Back in 1968, it was hard to imagine that happening. In the first Whole Earth Catalog introduction, Stewart explained why he thought most large institutions had grown moribund and destructive. “So far, remotely done power and glory,” he wrote, “as via government, big business, formal education, church — has succeeded to a point where gross defects obscure actual gains.” The Catalog, he added, was to provide tools that would abet a "realm of intimate personal power.”
But by the time Whole Earth Discipline appeared, Stewart was embracing large organizations; indeed, he’d cofounded Global Business Network, a future-oriented consulting firm specializing in scenario work in the 1980s and 1990s. (He left when it was acquired by Monitor.) “New situation, new motto,” he wrote in 2009. “We are as gods and have to get good at it.” This was just after the financial crisis struck, and the track record for large organizations — and small ones — was not looking good. But the Whole Earth Catalog has always been a publication of faith in people. They can solve the problems that humanity has created, and create new aspirations (and new problems) along the way.
“New situation, new motto,” Stewart Brand wrote in 2009. “We are as gods and have to get good at it.”
The glory and danger of business is the way people sally forth to try things, on an increasingly grand scale. The current issues facing humanity — including income inequality, climate change, demographic shifts, cyber-threats, technological mishap, and global migration — require every ounce of good will and ingenuity we can muster. But it’s too late to retreat from addressing these problems. They have to be tackled with openness, transparency, a basic faith in people, and a certain amount of willingness to act and take joy in that action, even while we’re being thoughtful about it.

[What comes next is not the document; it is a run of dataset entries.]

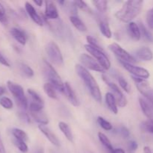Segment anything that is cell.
<instances>
[{
	"label": "cell",
	"instance_id": "6da1fadb",
	"mask_svg": "<svg viewBox=\"0 0 153 153\" xmlns=\"http://www.w3.org/2000/svg\"><path fill=\"white\" fill-rule=\"evenodd\" d=\"M142 0H128L126 1L122 7L116 12L115 16L117 19L123 22H131L132 19L137 17L140 13L143 7Z\"/></svg>",
	"mask_w": 153,
	"mask_h": 153
},
{
	"label": "cell",
	"instance_id": "7a4b0ae2",
	"mask_svg": "<svg viewBox=\"0 0 153 153\" xmlns=\"http://www.w3.org/2000/svg\"><path fill=\"white\" fill-rule=\"evenodd\" d=\"M75 69H76V72L78 74V76L81 78V79L85 84L88 89L89 90L93 98L96 101L98 102H101V91H100V87H99L98 84H97V81L95 80L94 76L88 71V70H87L85 67H84L81 64H76V67H75Z\"/></svg>",
	"mask_w": 153,
	"mask_h": 153
},
{
	"label": "cell",
	"instance_id": "3957f363",
	"mask_svg": "<svg viewBox=\"0 0 153 153\" xmlns=\"http://www.w3.org/2000/svg\"><path fill=\"white\" fill-rule=\"evenodd\" d=\"M43 63H44V73L47 77L48 80L49 81V83L52 84L55 89L63 92L64 88V83H63L60 76L58 74L55 68L52 67V64H49L46 61H43Z\"/></svg>",
	"mask_w": 153,
	"mask_h": 153
},
{
	"label": "cell",
	"instance_id": "277c9868",
	"mask_svg": "<svg viewBox=\"0 0 153 153\" xmlns=\"http://www.w3.org/2000/svg\"><path fill=\"white\" fill-rule=\"evenodd\" d=\"M7 86L9 91L11 93L13 97L16 100V103H18L21 108L23 109H27L28 108V100L24 93V90L22 86L18 84L14 83L11 81H7Z\"/></svg>",
	"mask_w": 153,
	"mask_h": 153
},
{
	"label": "cell",
	"instance_id": "5b68a950",
	"mask_svg": "<svg viewBox=\"0 0 153 153\" xmlns=\"http://www.w3.org/2000/svg\"><path fill=\"white\" fill-rule=\"evenodd\" d=\"M85 48L88 53L91 54L94 59L97 60L99 64L105 70H108L111 68V62L104 50H100L89 44H85Z\"/></svg>",
	"mask_w": 153,
	"mask_h": 153
},
{
	"label": "cell",
	"instance_id": "8992f818",
	"mask_svg": "<svg viewBox=\"0 0 153 153\" xmlns=\"http://www.w3.org/2000/svg\"><path fill=\"white\" fill-rule=\"evenodd\" d=\"M46 52L51 62L57 66L64 64V58L58 45L53 41H50L46 46Z\"/></svg>",
	"mask_w": 153,
	"mask_h": 153
},
{
	"label": "cell",
	"instance_id": "52a82bcc",
	"mask_svg": "<svg viewBox=\"0 0 153 153\" xmlns=\"http://www.w3.org/2000/svg\"><path fill=\"white\" fill-rule=\"evenodd\" d=\"M132 79L135 82V85L139 92L149 102L153 107V89L150 87L146 79L132 76Z\"/></svg>",
	"mask_w": 153,
	"mask_h": 153
},
{
	"label": "cell",
	"instance_id": "ba28073f",
	"mask_svg": "<svg viewBox=\"0 0 153 153\" xmlns=\"http://www.w3.org/2000/svg\"><path fill=\"white\" fill-rule=\"evenodd\" d=\"M102 79L106 83V85L111 88V90L113 92V95L114 96L115 99H116L117 103L118 105L120 107H125L127 105V99L126 97L124 96V94H123V92L121 91V90L120 89L119 87L114 84V82H112L111 81V79H109L108 76H106L105 75H103L102 76Z\"/></svg>",
	"mask_w": 153,
	"mask_h": 153
},
{
	"label": "cell",
	"instance_id": "9c48e42d",
	"mask_svg": "<svg viewBox=\"0 0 153 153\" xmlns=\"http://www.w3.org/2000/svg\"><path fill=\"white\" fill-rule=\"evenodd\" d=\"M108 48L118 58L120 59V61H124V62L129 63V64L136 62L135 58L132 55H130L123 48H122V46H120L118 43H111V44L109 45Z\"/></svg>",
	"mask_w": 153,
	"mask_h": 153
},
{
	"label": "cell",
	"instance_id": "30bf717a",
	"mask_svg": "<svg viewBox=\"0 0 153 153\" xmlns=\"http://www.w3.org/2000/svg\"><path fill=\"white\" fill-rule=\"evenodd\" d=\"M80 62L82 63V65L87 70H91L94 71L100 72V73H104L105 70L102 68L101 65L99 64L97 61H96L92 56L88 55V54L83 53L80 55Z\"/></svg>",
	"mask_w": 153,
	"mask_h": 153
},
{
	"label": "cell",
	"instance_id": "8fae6325",
	"mask_svg": "<svg viewBox=\"0 0 153 153\" xmlns=\"http://www.w3.org/2000/svg\"><path fill=\"white\" fill-rule=\"evenodd\" d=\"M120 63L128 73L132 74V76L140 78V79H147L149 77V76H150L149 71L145 68L134 66L132 64L124 62V61H120Z\"/></svg>",
	"mask_w": 153,
	"mask_h": 153
},
{
	"label": "cell",
	"instance_id": "7c38bea8",
	"mask_svg": "<svg viewBox=\"0 0 153 153\" xmlns=\"http://www.w3.org/2000/svg\"><path fill=\"white\" fill-rule=\"evenodd\" d=\"M45 8V19H57L59 17L58 9L56 5L52 1H46Z\"/></svg>",
	"mask_w": 153,
	"mask_h": 153
},
{
	"label": "cell",
	"instance_id": "4fadbf2b",
	"mask_svg": "<svg viewBox=\"0 0 153 153\" xmlns=\"http://www.w3.org/2000/svg\"><path fill=\"white\" fill-rule=\"evenodd\" d=\"M63 93L65 94L67 100H69V102H70L74 106L79 105V100H78L77 97H76V94H75L74 91H73L72 87L70 86V85L68 83V82H65V83H64V91H63Z\"/></svg>",
	"mask_w": 153,
	"mask_h": 153
},
{
	"label": "cell",
	"instance_id": "5bb4252c",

That’s the Whole Earth credo. We may not be literally as gods, but we’re already too powerful to shrink back from exercising that power. We need to exercise it more reflectively, with at least an ounce of whimsy to leaven the seriousness of our endeavors. The closing coda of the Whole Earth Catalog, in every edition, was also quoted by Steve Jobs in his commencement address. Every business decision maker, no matter how respectable or imposing he or she may seem, is following its two principles on a daily basis. “Stay hungry. Stay foolish.”